Sample a Grid

Use the Sample a Grid option (geogxnet.dll(Geosoft.GX.GridUtils.SampleAGrid;Run)*) to sample a grid along the designated X, Y locations of the current database and create a new channel containing the sampled grid data.

The option is available from the following locations:

  • Grid and Image > Utilities menu
  • Tie Line Levelling > Levelling Utilities menu with the Geophysics Levelling extension

Sample a Grid dialog options

Input grid

Grid file to sample

Script Parameter: GRIDSAMP.GRID

Grid sampled channel

Output sampled grid channel. By default the channel will have the same name as the grid

Script Parameter: GRIDSAMP.Z

Application Notes

*The GX tool will search in the "...\Geosoft\Desktop Applications \gx" folder. The GX.Net tools, however, are embedded in the geogxnet.dll located in the "...\Geosoft\Desktop Applications \bin" folder. If running this GX interactively, bypassing the menu, first change the folder to point to the "bin" folder, then supply the GX.Net tool in the specified format.
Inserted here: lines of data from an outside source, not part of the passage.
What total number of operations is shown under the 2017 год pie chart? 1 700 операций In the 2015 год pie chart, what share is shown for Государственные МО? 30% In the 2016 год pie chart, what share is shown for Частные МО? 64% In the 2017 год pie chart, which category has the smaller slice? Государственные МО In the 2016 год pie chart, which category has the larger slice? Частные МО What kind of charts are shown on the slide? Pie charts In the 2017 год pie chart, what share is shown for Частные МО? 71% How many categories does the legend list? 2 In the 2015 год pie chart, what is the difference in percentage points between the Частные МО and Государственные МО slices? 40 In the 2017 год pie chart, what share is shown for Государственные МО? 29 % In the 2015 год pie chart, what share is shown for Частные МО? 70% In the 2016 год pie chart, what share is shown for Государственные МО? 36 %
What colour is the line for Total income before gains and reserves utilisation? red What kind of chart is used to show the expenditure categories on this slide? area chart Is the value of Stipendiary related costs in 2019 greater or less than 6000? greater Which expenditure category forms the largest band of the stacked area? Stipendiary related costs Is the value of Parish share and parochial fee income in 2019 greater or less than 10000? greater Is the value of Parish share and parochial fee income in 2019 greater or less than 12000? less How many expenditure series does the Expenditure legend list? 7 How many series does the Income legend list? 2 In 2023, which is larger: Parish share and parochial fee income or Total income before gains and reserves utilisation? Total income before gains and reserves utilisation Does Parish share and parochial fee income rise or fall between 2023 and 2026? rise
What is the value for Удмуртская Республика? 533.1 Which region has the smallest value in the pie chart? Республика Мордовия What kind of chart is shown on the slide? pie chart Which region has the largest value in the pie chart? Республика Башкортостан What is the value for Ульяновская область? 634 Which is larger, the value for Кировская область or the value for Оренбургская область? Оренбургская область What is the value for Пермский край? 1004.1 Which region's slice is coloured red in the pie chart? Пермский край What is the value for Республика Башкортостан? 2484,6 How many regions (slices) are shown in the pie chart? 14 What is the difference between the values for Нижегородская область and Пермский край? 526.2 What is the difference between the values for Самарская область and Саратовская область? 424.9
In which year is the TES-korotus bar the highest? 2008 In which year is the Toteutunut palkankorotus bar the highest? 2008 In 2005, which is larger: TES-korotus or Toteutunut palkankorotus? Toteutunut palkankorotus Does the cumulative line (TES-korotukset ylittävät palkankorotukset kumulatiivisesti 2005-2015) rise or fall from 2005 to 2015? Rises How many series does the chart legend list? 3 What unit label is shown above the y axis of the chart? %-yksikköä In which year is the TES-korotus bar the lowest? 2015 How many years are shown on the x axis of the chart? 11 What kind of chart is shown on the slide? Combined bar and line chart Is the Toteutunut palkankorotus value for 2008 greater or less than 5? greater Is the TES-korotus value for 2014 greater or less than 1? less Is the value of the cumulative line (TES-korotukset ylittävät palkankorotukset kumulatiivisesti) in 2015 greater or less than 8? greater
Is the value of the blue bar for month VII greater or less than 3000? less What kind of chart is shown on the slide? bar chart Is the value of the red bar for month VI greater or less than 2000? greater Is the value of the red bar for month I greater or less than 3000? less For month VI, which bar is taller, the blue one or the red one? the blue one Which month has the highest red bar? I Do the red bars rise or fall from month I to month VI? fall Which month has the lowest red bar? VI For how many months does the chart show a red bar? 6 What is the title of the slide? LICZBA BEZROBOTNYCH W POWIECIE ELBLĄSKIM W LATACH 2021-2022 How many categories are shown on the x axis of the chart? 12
It is often useful to be able to sample a data value from a grid based on the (x,y) location in a database.

For example, you can extract the digital terrain along a survey path from SRTM grids. A more complex application of this tool is in micro-levelling of survey data.

Sample a VOXI Model from a Grid

Be aware of the sampling content of the grid to avoid creating a moire effect that depends on the ratio of the data grid cell size and the voxel cell size.

When creating the observation values from an import grid, use grid sampling (sample at a specific (x,y)) to sample at the location directly above and centered on the model cell.

Micro-levelling

Micro-levelling is intended to remove more subtle levelling errors that remain in data after normal levelling corrections have been applied. This error appears as a long wavelength along the survey lines and a short wavelength related to the survey line separation across the survey lines. Such error can be removed from a gridded data set using the de-corrugation techniques available in the Geosoft Mapping System.

The following procedure describes how to use grid de-corrugation to apply micro-levelling correction to the original line data.

  1. Apply base station levelling and tie line levelling to produce a best-effort levelling of the data. There may still be some minor levelling errors that have not been corrected.

  2. Grid the survey line data (excluding tie lines) to produce a raw levelled grid.

  3. Apply decorrugation filters to the grid using MAGMAP to produce a 'micro-levelled' grid. This normally involves the application of a Butterworth high-pass filter (4 times the line separation) and a directional cosine filter to produce a level error grid, which is in turn subtracted from the original data grid to produce a de-corrugated result. You may have to adjust the parameters of the Butterworth high-pass filter, or apply BIGRID non-linear filters to the original grid to remove very high-power features from the data. The result is an acceptably levelled gridded product.

  4. Run GRIDSAMP to extract the 'micro-levelled' values from the levelled grid and place them in a new channel of the database.

  5. Subtract the 'micro-levelled' data from the raw levelled data to produce a raw level error channel.

  6. The raw level error channel will contain some short-wavelength features that have a geological source and which result from line gridding error. These must be removed by applying an appropriate low-pass filter using the LOWPASS GX. The result is the final micro-level correction.

  7. Subtract the micro-level correction from the raw levelled data. The result is final levelled and micro-levelled data. The micro-levelled data can now be gridded and processed as a final product.